There is no evidence in the record which justifies the position of appellants. They do not come into court with clean hands; they are not. innocent of any participation in a wrong. Equity will refuse to aid one whose appeal to it offends the conscience. (Unckles v. Colgate, 148 N. Y. 529; Rubin v. Yedlin, 224 App. Div. 768.) If appellants have suffered any loss, which is extremely doubtful, it is a loss occasioned by their own fraud. Their fraudulent acts and conduct offend justice and conscience, “ and upon the principles of eternal justice whatever consequences may follow * * * should rest on the head of the offender alone.” (Masson v. Bovet, 1 Den. 69.) If appellants cannot be restored to their original position they have no one to blame but themselves. Respondent is not responsible for that and it is no defense to her claim for a rescission. The law cares very little what a fraudulent party’s loss may be, and exacts nothing for his sake.
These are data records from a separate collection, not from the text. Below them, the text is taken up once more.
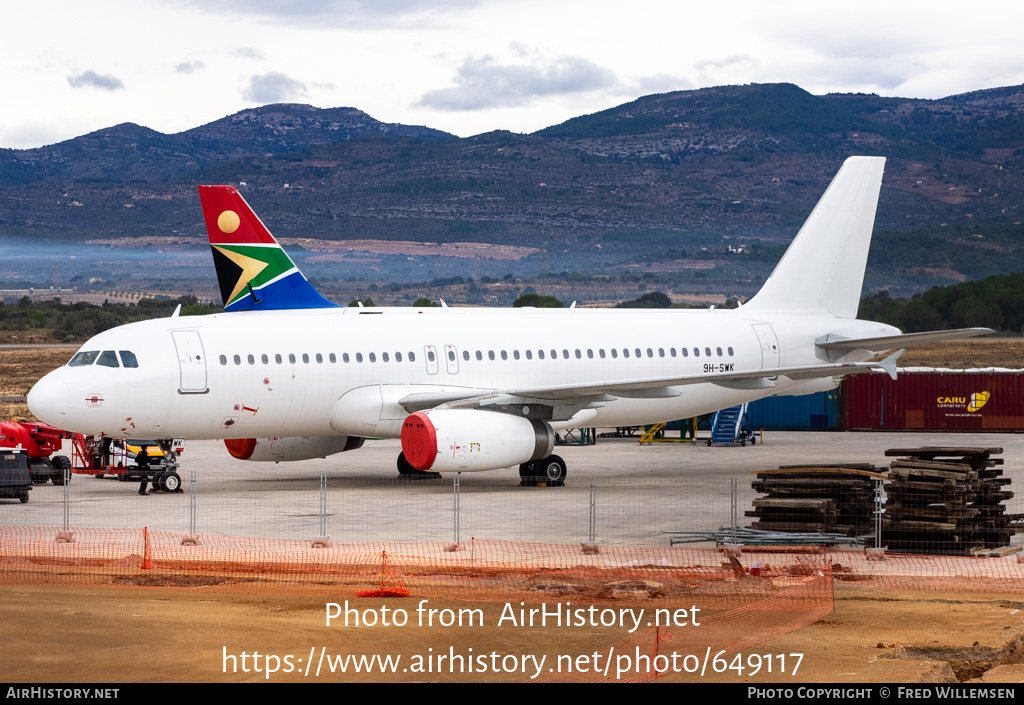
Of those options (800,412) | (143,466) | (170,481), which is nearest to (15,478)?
(170,481)

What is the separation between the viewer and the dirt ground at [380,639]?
14.0 meters

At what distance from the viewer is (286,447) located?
3400cm

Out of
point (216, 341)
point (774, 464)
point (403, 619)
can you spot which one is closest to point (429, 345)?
point (216, 341)

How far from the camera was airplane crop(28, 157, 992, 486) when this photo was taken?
29.5 metres

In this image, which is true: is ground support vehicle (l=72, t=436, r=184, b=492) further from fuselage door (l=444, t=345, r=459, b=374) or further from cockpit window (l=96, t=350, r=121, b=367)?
fuselage door (l=444, t=345, r=459, b=374)

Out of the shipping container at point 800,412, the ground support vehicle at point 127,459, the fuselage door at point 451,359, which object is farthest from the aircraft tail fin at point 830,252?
the ground support vehicle at point 127,459

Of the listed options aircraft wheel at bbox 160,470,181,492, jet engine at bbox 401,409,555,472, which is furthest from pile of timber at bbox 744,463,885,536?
aircraft wheel at bbox 160,470,181,492

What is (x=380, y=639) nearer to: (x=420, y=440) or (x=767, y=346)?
(x=420, y=440)

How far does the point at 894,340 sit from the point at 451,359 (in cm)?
1188

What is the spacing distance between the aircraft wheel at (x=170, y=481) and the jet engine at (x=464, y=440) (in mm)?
5639

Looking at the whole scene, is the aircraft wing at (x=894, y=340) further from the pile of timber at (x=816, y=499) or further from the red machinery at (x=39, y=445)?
the red machinery at (x=39, y=445)

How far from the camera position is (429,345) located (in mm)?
33094

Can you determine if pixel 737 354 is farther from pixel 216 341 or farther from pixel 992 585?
pixel 992 585

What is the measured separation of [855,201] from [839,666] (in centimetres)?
2763
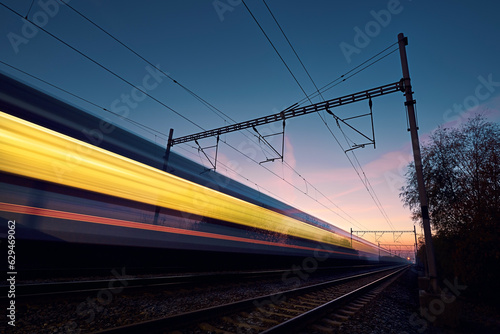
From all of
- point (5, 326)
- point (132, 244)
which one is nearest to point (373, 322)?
point (132, 244)

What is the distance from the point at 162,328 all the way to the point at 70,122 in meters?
4.80

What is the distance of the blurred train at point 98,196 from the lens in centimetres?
468

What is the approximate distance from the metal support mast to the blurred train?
6124mm

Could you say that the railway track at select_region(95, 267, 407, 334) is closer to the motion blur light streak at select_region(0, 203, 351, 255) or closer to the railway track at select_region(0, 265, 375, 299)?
the railway track at select_region(0, 265, 375, 299)

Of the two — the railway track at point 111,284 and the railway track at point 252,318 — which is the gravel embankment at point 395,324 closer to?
the railway track at point 252,318

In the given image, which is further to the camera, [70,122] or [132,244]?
[132,244]

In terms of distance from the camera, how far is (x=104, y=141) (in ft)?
19.6

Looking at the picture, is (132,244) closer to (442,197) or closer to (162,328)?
(162,328)

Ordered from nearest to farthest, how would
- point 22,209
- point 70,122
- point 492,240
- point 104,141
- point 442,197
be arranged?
point 22,209
point 70,122
point 104,141
point 492,240
point 442,197

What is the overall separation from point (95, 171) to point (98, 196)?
60 cm

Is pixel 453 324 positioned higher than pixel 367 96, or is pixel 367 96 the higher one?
pixel 367 96

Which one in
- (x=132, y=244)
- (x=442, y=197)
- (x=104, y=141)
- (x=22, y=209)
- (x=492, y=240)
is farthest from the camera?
(x=442, y=197)

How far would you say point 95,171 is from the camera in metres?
5.66

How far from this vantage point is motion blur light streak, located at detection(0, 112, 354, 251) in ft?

It certainly will not undertake to indemnify him for expenditures made in the prosecution of his fraudulent purpose. (Masson v. Bovet, supra; Guckenheimer v. Angevine, 81 N. Y. 394.) Relief should not be denied an innocent party simply because the one who conceived and perpetrated the fraud and profited thereby cannot be restored to his former position; and the fact that the wrongdoer may suffer will not deter equity from granting relief to the injured party. (Hammond v. Pennock, 61 N. Y. 145; Parton v. Metropolitan Life Insurance Co., 129 Misc. 493; affd., 224 App. Div. 672; Ring v. Ring, 55 Misc. 420; affd., 127 App. Div. 411; affd., 199 N. Y. 574; 9 C. J. 1210.)
Emphasis is laid on the fact that the referee stated that the question of an accounting was held for future determination. What he had in mind, as evidenced by his opinion, was respondent’s right to an accounting from appellants. She chose to forego that right and on the argument before us her counsel expressly waived *202her claim to that relief. It is obvious, therefore, that all the issues in this case have been determined and the entry of final judgment was proper.
Although convicted of cheating respondent, appellants insinuate that they are entitled to equitable intervention. This record tells another story. It is impossible to escape the conclusion that these appellants animated by sordid and selfish motives and actuated by greed, through fraud and deceit, stripped this respondent in her declining years of practically all her possessions. Their plea is utterly devoid of justice and should fall on deaf ears.
The judgment and order appealed from should be affirmed, with costs and disbursements, without prejudice, however, to any rights which appellants may have to an accounting from defendant company.
Rhodes and Crapser, JJ., concur; Hill, P. J., dissents, with a memorandum.